### [GIVEN PASSAGE]
--- START ---
Reflections from On-Site Research 

9 Min read

The A4I Research Associates have been out traveling for on-site research for a total of 8 weeks in the last four months! Supported by the field managers at our partner organisations, Khushi BabySikshana Foundation and Vision Empower, we travelled across Rajasthan and Karnataka, visiting different districts, to speak to people at primary health care centres (Rajasthan), schools for the blind and government schools (Karnataka). 

The experience was exhilarating in parts. We rode through forests and open fields of sugarcane on the way to remote schools. We waited at empty bus stations at midnight, travelled in rickety old buses, and stayed in dingy hotels with paan-stained floors. We went to remote sub-centres, visited PHCs in remote areas with almost no transportation facility and weathered seasons of rain and no power or network to extreme cold weather in Rajasthan. 

Some glimpses: North Karnataka Rotti meals that we had at a small family-run eatery, a school in rural coastal Karnataka 

Through our on-site interactions with ASHAs in Rajasthan, public school teachers, and teachers of students with visual disabilities, we met many new people, listened to the things they had to say, and ate a lot of new foods. We share some of our learnings from this experience below.  

1.  The Importance of Considering Context: 

We intended to find insights around the use of the AI-based technologies and how it affected participant knowledge practices; we expected complaints about the platform, bugs, digital literacy gaps, or mismatches with existing systems. We were mistaken.  

The AI tools figured very little in the landscape of our participants’ experiences. Technology was, in essence, a very tiny part of a much broader ecosystem. To understand the ‘field’ better, we had to broaden our research and be willing to take in everything that the teachers and ASHA workers had to share with us. This meant extending our participant reach beyond the obvious: speaking to officials at government offices, visiting a Nali Kali classroom even though elementary education was not part of the intended cohort or visiting an ASHA’s house for an interview because the village sub-centre was in no state to be used.  

From there, we could piece together an understanding of where the AI tools lay in the ecosystem. Starting with a broad picture and understanding sociopolitical contexts worked out much better for us than beginning our study with just the AI tools.

2. Reflecting on our Positionalities as Researchers 

Our positionalities in the field shaped our interactions with research participants.  

In Rajasthan, we noticed that the ASHAs were initially hesitant to engage with us. They were busy with numerous responsibilities from field visits and surveys, to managing multiple apps and administrative tasks. We were introduced by our NGO partner as representatives from the industry, there to ask them questions, which led them to assume that we were there to evaluate them. This intimidated them. They felt the pressure to respond in a certain way. As we interacted with them further, and as they understood our intent, they began to open up. They shared their frustrations about the constant need to learn new apps, manage different systems, and work under challenging conditions.
--- END ---
### [INFORMATION GIVEN]
--- START ---
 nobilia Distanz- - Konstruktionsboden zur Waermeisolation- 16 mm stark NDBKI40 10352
--- END ---
--- START ---
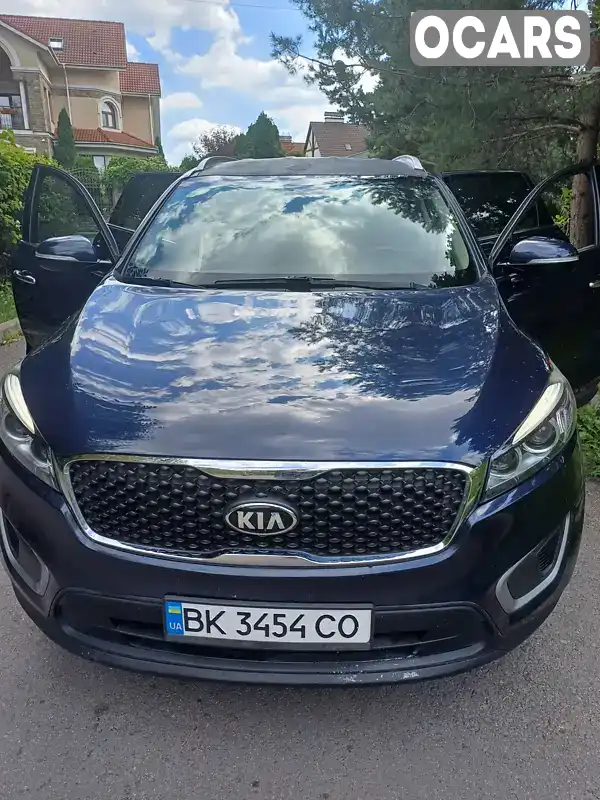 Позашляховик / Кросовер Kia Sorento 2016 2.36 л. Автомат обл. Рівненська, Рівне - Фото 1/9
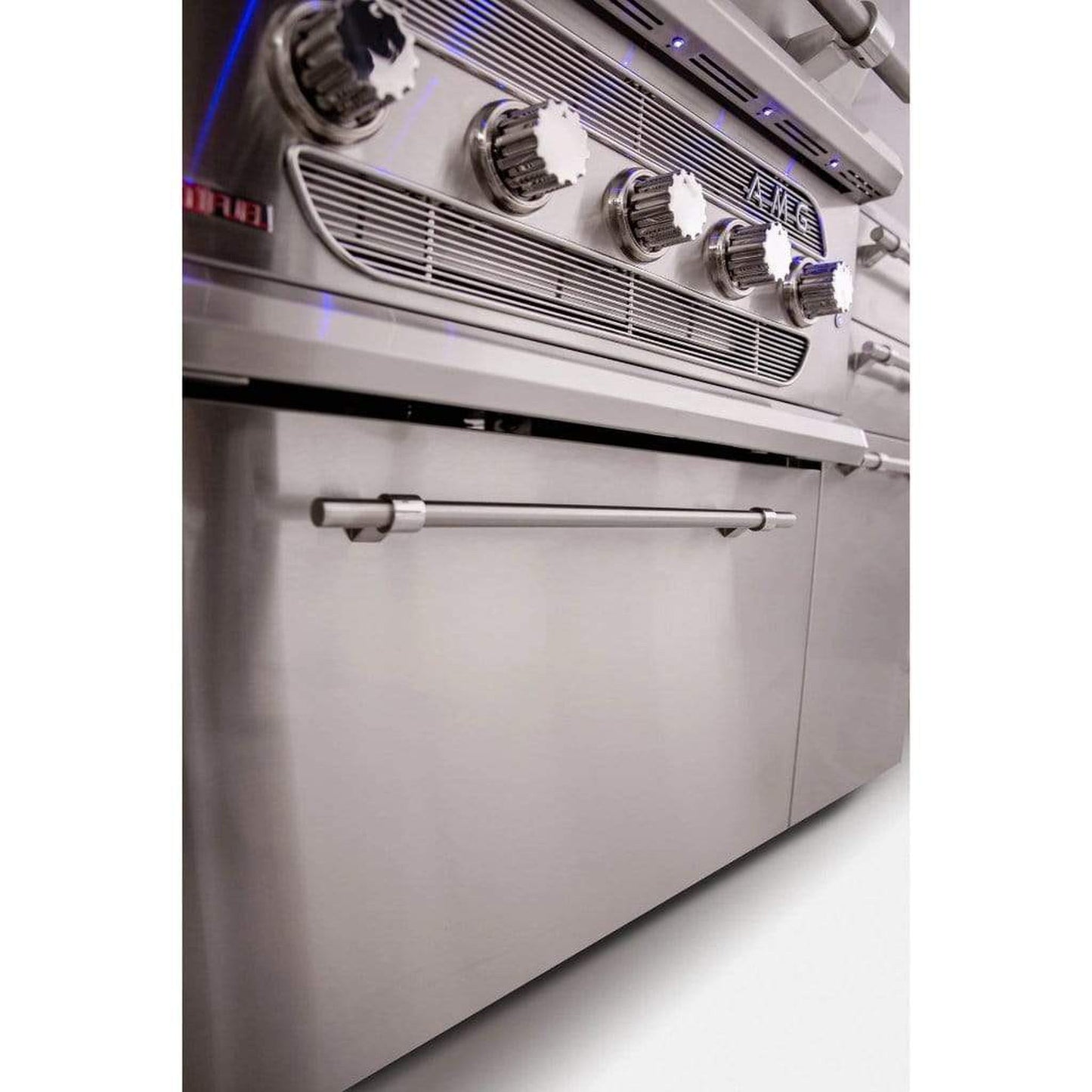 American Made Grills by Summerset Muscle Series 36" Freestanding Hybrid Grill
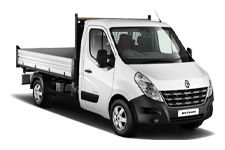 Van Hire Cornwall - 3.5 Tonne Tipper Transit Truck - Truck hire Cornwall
--- END ---
Decide whether each statement agrees with the on-site research reflections: (a) the researchers traveled across Rajasthan and Karnataka; (b) the AI tools were central to the participants' experiences; (c) the ASHAs in Rajasthan were eager to engage with the researchers from the start. Answer yes or no for each, quoting the deciding words. This material comes from a separate source.

### [ANSWER TO THIS EXERCISE]
(a) Yes: "we travelled across Rajasthan and Karnataka"
(b) No: "The AI tools figured very little in the landscape of our participants’ experiences."
(c) No: "the ASHAs were initially hesitant to engage with us"